I thought of an improvement to the fireworks that I made the other day, and I decided that the changes would be a good example of something I wanted to talk about: treating your generators as part of a larger process.

You see, the original fireworks were pure particles: each explosion, smoke puff, and trailing spark was a separate, simulated object. This kind of naive simulacrum is a pretty common approach, particularly when you’re feeling your way through the implementation and need more flexibility. But it isn’t always the best use of a generator.

In this case, I decided that all of those colored trails didn’t need to be individually tracked. They were adding hundreds of particles to each frame, but didn’t do much. So I added an image buffer. It’s just a hidden image the same size as the canvas that gets drawn to each frame by the falling sparks.

With no lifespan, I had to manage the fade-out another way: at the start of every frame, we keep the image from last time but draw a transparent black rectangle over the whole thing. Old colors gradually fade.

There are tradeoffs: the individual trails no longer have consistent color variation (though that could be re-implemented by pushing it up the hierarchy to the burst sparks. The lifespan fade-out is uniform, losing some of the subtle variation. There’s a usually-invisible after-image that doesn’t quite get cleaned up (though it easily could, with some more post-processing). The old particles no longer shrink (though I added a bright center to them, so the fade-out looks like they shrink a bit).

So it’s not an exact replica. It’s less flexible. But it looks almost the same and it’s faster. Now my computer can display many more fireworks without slowing down.

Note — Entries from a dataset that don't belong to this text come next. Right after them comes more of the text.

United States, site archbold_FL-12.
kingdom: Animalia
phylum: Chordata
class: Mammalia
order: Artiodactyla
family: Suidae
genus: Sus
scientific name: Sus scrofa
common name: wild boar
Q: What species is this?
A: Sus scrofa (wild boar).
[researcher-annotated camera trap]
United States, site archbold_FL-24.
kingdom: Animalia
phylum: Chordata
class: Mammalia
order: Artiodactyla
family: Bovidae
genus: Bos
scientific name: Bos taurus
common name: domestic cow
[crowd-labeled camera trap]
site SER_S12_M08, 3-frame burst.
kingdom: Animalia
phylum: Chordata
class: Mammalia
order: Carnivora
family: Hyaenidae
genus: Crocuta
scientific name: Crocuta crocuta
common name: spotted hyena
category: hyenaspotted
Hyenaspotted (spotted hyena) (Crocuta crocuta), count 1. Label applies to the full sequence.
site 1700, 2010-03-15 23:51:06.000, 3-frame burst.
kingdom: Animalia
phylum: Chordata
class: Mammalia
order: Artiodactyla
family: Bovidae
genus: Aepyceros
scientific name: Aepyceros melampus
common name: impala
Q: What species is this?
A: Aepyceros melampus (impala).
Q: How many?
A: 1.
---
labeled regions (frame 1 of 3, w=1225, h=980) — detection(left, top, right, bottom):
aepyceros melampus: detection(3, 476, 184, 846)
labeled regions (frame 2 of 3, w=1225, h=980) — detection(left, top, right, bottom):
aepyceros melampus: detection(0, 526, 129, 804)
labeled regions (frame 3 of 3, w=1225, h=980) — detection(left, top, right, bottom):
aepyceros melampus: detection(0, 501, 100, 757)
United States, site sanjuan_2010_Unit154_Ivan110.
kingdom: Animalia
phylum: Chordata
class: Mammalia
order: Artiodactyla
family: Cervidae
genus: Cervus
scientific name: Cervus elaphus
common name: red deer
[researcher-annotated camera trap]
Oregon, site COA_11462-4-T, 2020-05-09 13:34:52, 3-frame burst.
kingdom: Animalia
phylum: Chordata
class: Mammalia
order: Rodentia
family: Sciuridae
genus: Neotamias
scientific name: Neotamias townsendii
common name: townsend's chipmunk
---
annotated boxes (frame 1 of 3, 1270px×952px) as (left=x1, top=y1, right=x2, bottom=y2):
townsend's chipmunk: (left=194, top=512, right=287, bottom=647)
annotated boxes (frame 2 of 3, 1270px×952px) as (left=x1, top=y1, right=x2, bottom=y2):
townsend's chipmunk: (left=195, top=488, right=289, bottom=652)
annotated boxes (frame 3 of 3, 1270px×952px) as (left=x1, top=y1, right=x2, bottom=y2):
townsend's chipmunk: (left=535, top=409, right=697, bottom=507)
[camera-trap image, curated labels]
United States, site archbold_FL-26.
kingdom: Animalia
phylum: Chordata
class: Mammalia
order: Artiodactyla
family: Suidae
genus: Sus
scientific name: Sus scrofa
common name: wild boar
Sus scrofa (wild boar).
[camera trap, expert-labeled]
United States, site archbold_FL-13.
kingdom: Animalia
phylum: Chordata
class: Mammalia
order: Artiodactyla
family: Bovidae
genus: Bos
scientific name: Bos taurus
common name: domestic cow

It’s better in some ways, worse in others. Every generator is going to involve trade-offs like this. And adding a new processing layer–the image buffer–opens up new doors for expanding the effects.

Which makes it a good example of one of the big points I’ve been trying to make. You don’t need to use the literal output of your algorithm.

Doing more processing on your output is a perfectly valid way to add more interest or find better performance–for example, by running the output of a neural net image stylization through an upscaler, so you only have to generate a quarter of the pixels that you would need to otherwise.

Generators can be literal, but they don’t have have to be.